On 01/11/12 04:37 PM, Dave Miner wrote:
On 01/11/12 09:34, Jan Damborsky wrote:
On 01/11/2012 12:32 AM, Dave Miner wrote:
On 01/10/12 05:17, Jan Damborsky wrote:
On 01/ 9/12 08:54 PM, Dave Miner wrote:
On 01/09/12 06:58, Jan Damborsky wrote:
On 01/ 6/12 06:26 PM, Dave Miner wrote:
On 01/06/12 04:40, Jan Damborsky wrote:
Hi Paul, Mike,

I am currently evaluating how to approach fix for following problem
you reported and commented on:

7058014 if svc-system-config creates rpool/export, it should mount
it at
/export

As it's been a while since that discussion happened, let me try to
start
with
summarizing the problem, then later take a look at possible
solutions.

Overview
========

System configuration (config-user smf service in particular)
provides
for
possibility to create initial user account.
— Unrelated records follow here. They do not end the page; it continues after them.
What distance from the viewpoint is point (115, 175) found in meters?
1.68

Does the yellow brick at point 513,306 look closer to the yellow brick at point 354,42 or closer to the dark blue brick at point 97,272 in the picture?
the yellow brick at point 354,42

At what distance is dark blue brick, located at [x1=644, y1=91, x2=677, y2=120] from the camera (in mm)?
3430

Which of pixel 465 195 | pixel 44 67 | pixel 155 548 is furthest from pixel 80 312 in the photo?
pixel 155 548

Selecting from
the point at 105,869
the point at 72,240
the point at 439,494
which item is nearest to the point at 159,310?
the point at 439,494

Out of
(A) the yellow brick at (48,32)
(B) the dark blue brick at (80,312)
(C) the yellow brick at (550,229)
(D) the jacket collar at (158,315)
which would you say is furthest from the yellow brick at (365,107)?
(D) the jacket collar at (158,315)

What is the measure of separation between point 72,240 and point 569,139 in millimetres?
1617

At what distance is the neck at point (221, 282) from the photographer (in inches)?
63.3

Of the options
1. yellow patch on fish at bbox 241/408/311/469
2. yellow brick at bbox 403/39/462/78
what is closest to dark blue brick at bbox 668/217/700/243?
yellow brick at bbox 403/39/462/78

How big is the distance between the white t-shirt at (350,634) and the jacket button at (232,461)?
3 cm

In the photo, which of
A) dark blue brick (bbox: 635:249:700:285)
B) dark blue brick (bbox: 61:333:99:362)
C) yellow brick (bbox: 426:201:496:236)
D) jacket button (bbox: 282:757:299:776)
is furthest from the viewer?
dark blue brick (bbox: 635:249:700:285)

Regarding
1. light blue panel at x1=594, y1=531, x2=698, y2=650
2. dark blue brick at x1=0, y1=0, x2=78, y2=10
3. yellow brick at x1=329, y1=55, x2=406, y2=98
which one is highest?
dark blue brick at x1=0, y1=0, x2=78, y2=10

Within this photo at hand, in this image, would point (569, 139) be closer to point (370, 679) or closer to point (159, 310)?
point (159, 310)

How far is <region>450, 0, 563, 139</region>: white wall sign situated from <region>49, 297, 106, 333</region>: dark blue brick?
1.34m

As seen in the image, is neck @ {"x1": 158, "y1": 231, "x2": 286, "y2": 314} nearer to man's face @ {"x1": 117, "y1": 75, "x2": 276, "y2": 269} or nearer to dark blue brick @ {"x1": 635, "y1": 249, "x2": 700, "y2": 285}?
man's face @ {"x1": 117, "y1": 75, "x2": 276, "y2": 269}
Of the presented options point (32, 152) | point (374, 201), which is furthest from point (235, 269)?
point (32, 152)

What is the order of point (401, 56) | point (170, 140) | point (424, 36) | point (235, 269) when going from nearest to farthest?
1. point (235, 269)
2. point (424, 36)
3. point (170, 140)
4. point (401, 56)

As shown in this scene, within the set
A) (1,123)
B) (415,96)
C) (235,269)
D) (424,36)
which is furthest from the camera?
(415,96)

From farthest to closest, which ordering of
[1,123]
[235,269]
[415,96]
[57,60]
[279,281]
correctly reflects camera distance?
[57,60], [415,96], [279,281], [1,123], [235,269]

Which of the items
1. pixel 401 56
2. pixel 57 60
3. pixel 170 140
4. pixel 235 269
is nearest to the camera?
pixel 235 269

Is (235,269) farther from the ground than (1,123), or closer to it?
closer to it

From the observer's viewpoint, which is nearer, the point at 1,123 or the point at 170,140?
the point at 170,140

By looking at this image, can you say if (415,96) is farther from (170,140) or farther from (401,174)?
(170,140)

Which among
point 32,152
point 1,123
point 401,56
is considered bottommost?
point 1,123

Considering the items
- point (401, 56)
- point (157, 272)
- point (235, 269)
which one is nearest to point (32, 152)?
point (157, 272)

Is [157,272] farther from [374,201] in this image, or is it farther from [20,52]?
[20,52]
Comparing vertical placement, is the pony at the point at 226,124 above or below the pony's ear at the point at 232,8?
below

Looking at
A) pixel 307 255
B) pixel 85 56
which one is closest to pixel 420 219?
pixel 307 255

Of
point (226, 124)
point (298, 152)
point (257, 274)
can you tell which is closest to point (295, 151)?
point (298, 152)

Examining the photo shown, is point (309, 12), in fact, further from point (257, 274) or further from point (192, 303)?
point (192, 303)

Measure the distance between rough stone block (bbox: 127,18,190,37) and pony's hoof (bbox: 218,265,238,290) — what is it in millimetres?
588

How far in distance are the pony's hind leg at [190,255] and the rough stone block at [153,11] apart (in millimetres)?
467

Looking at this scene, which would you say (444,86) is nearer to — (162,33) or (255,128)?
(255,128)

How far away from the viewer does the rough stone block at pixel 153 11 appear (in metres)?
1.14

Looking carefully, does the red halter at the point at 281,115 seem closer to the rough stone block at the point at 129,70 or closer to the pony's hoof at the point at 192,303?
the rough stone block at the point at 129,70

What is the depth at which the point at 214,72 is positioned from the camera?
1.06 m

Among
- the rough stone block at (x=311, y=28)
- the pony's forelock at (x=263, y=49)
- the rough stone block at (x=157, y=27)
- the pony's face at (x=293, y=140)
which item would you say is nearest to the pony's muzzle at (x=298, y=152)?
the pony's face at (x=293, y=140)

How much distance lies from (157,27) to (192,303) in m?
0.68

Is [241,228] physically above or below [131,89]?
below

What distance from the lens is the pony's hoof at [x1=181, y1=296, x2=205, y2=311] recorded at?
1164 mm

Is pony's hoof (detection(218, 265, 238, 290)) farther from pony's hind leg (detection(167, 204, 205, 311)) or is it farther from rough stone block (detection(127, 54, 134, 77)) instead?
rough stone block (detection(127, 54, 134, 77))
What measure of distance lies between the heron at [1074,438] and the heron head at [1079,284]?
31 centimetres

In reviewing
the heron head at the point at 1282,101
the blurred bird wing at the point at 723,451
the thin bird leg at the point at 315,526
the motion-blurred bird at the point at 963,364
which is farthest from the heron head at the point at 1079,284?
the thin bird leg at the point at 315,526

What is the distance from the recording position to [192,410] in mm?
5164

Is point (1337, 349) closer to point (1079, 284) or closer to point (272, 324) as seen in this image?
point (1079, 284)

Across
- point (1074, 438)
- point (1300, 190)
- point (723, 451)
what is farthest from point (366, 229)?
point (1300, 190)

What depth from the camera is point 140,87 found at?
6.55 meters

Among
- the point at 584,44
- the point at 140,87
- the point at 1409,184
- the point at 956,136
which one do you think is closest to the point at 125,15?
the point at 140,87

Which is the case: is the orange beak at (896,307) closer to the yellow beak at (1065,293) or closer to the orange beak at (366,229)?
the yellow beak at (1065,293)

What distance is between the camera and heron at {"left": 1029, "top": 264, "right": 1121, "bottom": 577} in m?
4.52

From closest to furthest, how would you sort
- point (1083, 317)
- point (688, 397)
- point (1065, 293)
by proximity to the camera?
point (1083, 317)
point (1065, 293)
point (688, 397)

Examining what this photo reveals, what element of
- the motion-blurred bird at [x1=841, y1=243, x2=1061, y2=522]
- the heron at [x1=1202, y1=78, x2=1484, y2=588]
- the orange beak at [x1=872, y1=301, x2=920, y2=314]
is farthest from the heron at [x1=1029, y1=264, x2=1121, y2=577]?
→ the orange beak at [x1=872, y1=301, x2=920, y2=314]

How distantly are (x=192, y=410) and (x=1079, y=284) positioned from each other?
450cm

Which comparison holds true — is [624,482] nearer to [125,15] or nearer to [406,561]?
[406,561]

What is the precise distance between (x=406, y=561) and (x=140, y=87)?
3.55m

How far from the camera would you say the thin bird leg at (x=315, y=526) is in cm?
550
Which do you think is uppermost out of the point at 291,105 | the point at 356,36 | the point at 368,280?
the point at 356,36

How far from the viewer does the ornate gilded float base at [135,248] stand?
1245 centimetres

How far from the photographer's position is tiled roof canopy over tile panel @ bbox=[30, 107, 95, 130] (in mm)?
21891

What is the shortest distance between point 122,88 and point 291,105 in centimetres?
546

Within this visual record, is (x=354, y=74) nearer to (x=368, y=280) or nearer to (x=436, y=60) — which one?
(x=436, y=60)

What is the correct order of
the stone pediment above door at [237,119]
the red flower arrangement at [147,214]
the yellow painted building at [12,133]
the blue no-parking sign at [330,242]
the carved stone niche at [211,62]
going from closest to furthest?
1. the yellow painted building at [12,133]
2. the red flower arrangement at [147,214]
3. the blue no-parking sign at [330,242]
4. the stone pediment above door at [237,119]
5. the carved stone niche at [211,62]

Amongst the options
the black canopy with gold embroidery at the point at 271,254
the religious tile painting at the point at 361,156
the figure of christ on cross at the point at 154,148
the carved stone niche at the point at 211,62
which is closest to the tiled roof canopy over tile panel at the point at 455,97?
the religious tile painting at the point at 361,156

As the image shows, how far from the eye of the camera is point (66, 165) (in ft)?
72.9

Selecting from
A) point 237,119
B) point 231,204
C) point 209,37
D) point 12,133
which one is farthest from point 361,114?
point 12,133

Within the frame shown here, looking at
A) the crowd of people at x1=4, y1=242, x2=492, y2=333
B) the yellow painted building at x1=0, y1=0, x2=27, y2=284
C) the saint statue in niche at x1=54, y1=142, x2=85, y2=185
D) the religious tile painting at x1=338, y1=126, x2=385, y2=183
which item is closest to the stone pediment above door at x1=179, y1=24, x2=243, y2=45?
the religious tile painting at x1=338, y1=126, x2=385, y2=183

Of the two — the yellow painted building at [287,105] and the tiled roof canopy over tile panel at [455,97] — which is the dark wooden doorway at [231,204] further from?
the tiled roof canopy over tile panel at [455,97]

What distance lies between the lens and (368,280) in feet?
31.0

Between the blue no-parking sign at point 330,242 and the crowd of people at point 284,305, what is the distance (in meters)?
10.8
As part of that,
config-user
service creates separate ZFS dataset for user's home directory.
In default case, ZFS dataset '<root_pool>/export/home/<login>' is
created with
mountpoint inherited from '<root_pool>/export/home' parent ZFS
dataset.

Since all installers create<root_pool>/export
and<root_pool>/export/home
ZFS datasets during installation process (utilizing Target
Instantiation
module)
with mountpoints set to /export and /export/home respectively, we
end
up with desired '/export/home/<login>' mountpoint for home ZFS
dataset.

Problem statement
=================

That said, Automated Installer (used for installation of non-global
zones)
is a little bit special in a sense it provides for complete control
over
hierarchy of ZFS datasets created.
That means it's possible to end up with a system without
'<root_pool>/export' and
'<root_pool>/export/home' datasets created during installation. Such
configuration
is accomplished via omitting appropriate entries in target
section of
customized
AI manifest.

In such case, '<root_pool>/export' and '<root_pool>/export/home'
datasets
are later created by config-user service along with home ZFS
dataset as
a side
effect of calling 'zfs create' with '-p' option which forces
creating
all
non-existent parent ZFS datasets. The problem is that those
datasets are
mounted on mountpoints inherited from parent dataset (<root_pool>
ZFS
dataset
in this case), so we end up with following structure:

dataset:mountpoint
------------------
<root_pool>/export:/<root_pool>/export
<root_pool>/export/home:/<root_pool>/export/home
<root_pool>/export/home/<login>:/<root_pool>/export/home/<login>

Which is what user currently neither expects nor desires.

Solution A
==========

If my understanding is correct you propose to address that in
config-user smf
service by explicit setting desired mountpoints for all parents
created.

To be honest I am not quite convinced that's solution which fits the
existing model, as sysconfig should not explicitly manipulate
datasets
which
are out its scope (parent datasets). It's goal of Target
Instantiation
module
to handle that task and spreading that logic across several places
would
be confusing as well as it does not sound as a good principle in
general.

Another issue I can see with this is that those datasets are
explicitly
configured in default AI manifests. If user intentionally omits
those
entries
in customized AI manifest, I believe we should honor that and not
implicitly
create those datasets despite user's intent.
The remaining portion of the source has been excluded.